The debate last month, around whether to extend voting rights to Affiliates, caused a great deal of distress and I have been urged by a broad spectrum of College members to put the matter right by holding an early vote – so that we can do the right thing and ensure Affiliates are properly included as a part of the College family.
When I was elected as President, I said I would place equality, diversity and inclusion centre-stage and, in my view, extending voting rights to Affiliates is part of that agenda.
In hindsight, I believe we could have done better in engaging with College members in the lead up to last month’s AGM and better explained what people were being asked to vote on – and that is something we will improve upon this time round.
A special edition of RCPsych Insight has been sent out to members to explain exactly what is being proposed.
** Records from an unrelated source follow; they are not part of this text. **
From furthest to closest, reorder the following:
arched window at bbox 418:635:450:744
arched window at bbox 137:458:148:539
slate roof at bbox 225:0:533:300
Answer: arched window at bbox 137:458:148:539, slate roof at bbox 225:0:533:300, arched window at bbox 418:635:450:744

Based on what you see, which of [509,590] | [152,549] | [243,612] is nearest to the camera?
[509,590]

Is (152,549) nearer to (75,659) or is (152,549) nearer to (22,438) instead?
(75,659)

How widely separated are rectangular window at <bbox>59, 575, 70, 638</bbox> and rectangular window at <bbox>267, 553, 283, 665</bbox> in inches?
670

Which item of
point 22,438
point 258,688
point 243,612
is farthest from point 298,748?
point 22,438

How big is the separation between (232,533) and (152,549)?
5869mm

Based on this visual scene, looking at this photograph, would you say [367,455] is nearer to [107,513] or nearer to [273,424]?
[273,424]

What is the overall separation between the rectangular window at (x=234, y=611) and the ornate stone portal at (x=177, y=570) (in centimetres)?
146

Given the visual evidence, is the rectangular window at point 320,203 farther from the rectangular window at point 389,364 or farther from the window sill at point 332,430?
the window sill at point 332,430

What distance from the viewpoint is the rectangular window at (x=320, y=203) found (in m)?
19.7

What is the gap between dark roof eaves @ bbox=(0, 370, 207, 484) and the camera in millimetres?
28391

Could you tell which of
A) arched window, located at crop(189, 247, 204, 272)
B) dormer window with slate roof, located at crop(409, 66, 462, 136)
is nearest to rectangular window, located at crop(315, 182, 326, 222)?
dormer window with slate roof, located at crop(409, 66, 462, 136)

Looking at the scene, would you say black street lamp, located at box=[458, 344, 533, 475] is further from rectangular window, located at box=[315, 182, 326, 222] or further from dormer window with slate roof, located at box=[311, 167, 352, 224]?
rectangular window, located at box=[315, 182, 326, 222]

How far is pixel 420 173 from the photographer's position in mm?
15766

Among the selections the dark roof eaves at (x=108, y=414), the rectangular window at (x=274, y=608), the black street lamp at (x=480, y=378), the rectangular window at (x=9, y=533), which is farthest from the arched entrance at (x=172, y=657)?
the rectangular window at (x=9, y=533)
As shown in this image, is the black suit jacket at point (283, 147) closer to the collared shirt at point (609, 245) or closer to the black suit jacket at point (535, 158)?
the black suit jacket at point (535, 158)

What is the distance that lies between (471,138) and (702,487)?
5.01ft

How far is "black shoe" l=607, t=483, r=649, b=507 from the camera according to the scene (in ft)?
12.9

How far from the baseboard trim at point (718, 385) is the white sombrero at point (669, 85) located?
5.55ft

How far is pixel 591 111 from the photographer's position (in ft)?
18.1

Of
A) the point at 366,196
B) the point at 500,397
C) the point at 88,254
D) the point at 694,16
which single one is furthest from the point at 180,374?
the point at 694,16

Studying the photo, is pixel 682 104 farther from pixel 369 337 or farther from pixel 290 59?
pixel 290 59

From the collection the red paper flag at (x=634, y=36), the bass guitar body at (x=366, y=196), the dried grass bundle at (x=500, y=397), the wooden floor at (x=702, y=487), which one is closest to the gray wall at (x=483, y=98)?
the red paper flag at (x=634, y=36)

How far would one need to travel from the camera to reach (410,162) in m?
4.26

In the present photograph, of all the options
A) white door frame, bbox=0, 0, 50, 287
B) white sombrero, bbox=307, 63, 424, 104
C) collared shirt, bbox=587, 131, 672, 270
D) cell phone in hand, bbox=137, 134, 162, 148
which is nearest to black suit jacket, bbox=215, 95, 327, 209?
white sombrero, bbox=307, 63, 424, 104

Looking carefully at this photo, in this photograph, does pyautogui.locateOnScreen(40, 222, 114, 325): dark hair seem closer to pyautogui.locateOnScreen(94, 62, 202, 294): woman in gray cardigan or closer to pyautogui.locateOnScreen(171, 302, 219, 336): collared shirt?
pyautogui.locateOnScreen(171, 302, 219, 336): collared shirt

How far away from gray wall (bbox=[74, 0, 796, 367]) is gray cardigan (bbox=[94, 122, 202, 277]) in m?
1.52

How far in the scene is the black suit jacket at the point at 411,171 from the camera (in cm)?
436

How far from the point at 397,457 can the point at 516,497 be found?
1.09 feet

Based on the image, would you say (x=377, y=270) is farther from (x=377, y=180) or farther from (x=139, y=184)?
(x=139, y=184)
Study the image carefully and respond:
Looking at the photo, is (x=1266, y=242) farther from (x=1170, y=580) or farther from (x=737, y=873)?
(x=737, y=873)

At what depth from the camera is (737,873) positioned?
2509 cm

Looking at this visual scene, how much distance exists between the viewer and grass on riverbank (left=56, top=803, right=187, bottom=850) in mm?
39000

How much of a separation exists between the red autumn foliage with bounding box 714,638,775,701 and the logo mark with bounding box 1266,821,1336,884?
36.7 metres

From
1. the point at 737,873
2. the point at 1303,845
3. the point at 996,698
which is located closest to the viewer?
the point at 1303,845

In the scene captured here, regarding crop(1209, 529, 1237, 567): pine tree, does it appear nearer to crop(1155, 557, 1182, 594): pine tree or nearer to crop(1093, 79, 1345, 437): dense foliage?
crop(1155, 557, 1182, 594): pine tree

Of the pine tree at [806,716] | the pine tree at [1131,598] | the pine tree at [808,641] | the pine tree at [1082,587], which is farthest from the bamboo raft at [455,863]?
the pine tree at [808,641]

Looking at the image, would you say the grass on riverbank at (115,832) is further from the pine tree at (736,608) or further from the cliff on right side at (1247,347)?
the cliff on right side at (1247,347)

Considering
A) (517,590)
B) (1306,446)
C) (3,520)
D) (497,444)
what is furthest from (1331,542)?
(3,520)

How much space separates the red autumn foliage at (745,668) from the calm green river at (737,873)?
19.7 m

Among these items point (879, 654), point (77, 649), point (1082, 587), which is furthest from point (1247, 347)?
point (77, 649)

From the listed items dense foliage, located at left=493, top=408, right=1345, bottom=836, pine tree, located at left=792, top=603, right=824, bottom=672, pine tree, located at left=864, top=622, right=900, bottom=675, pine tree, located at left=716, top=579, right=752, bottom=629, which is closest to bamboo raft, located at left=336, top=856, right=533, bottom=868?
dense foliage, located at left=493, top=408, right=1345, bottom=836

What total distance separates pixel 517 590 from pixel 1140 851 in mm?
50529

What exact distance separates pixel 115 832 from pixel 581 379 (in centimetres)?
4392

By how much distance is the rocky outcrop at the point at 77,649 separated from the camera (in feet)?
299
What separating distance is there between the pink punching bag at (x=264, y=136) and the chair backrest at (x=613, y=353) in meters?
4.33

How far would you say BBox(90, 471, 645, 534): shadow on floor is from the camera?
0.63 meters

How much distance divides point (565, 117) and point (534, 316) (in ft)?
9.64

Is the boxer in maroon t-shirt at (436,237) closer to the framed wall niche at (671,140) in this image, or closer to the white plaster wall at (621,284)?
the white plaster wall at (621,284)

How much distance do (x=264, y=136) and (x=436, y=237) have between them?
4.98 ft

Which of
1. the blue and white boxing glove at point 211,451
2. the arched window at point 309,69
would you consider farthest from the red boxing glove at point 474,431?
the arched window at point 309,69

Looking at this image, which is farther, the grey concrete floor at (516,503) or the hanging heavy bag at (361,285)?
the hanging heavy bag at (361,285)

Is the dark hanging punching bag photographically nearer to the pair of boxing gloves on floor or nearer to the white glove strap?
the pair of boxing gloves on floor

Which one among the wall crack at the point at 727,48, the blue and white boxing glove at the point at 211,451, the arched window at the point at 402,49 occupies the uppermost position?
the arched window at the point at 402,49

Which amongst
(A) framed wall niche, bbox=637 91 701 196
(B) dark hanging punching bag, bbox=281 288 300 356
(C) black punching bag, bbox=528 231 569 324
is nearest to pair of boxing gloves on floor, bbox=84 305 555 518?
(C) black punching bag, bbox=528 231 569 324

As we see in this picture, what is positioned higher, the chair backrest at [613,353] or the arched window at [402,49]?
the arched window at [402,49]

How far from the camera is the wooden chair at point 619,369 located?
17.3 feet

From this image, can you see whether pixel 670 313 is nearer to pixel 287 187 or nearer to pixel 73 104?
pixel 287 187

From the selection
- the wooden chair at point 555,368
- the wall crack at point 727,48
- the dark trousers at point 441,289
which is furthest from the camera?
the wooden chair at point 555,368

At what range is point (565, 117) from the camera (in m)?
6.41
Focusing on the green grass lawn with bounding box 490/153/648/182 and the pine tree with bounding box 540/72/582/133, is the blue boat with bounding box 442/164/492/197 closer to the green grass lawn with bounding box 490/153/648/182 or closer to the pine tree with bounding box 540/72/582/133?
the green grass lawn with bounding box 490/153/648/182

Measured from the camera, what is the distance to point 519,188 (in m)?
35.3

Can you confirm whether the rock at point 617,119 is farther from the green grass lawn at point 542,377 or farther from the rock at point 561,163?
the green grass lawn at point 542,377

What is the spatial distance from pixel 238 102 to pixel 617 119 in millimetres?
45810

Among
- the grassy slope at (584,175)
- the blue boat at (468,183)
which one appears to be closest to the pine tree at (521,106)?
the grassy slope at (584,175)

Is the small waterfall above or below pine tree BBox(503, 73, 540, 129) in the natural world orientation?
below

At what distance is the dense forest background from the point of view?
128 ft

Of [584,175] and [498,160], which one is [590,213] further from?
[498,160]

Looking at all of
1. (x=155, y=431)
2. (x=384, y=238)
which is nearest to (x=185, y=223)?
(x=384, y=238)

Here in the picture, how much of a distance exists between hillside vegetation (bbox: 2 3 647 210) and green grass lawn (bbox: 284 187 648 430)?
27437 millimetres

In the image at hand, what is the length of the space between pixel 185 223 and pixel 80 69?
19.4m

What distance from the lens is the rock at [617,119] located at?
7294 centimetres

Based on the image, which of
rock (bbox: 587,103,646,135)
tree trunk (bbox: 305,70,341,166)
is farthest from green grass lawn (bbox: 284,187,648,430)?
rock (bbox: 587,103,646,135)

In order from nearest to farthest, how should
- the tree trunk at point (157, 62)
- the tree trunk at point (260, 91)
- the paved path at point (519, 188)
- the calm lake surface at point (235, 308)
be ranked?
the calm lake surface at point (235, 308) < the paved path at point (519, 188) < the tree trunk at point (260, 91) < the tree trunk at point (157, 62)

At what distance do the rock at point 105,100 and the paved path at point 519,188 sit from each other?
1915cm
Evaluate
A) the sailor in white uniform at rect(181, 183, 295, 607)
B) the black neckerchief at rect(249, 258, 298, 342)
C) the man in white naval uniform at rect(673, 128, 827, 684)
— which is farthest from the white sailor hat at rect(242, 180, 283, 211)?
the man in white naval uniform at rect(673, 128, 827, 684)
The Officers and I also had planned to hold two webinars to explain what we are suggesting, and to take questions - one webinar took place on 21 July and I was pleased to see so many engaged members come with their questions. We will hold another webinar on 2 August at 4pm please do join if you have any questions.
We will also hold an online consultation on the matter from late July until 15 August. The period for this consultation is constrained due to the need to analyse the feedback prior to 8 September, but I encourage all members to submit feedback to inform the debate.
Please do take the time to read my full blog post on our plans for the EGM.
Conservative Party leadership contest
In the UK, following the resignation of Prime Minister Boris Johnson, we are currently in the throes of the Conservative Party leadership contest. We now know that either Rishi Sunak or Liz Truss will be our next Prime Minister come September.
Alongside other Medical Royal Colleges, we wrote a letter to the Editor of The Times urging our next Prime Minister and leader of the Conservative and Unionist Party to make health and care a priority. The letter was published on Friday 22 July also outlines the need for proper workforce planning, a greater focus on preventing illness and tackling inequalities, and fixing the breakdown between NHS and social care.
I look forward to working collaboratively for whomever is elected as our next Prime Minister and representatives from within their chosen health team. I will continue to call for mental health services to be properly funded and a proper workforce plan to support them.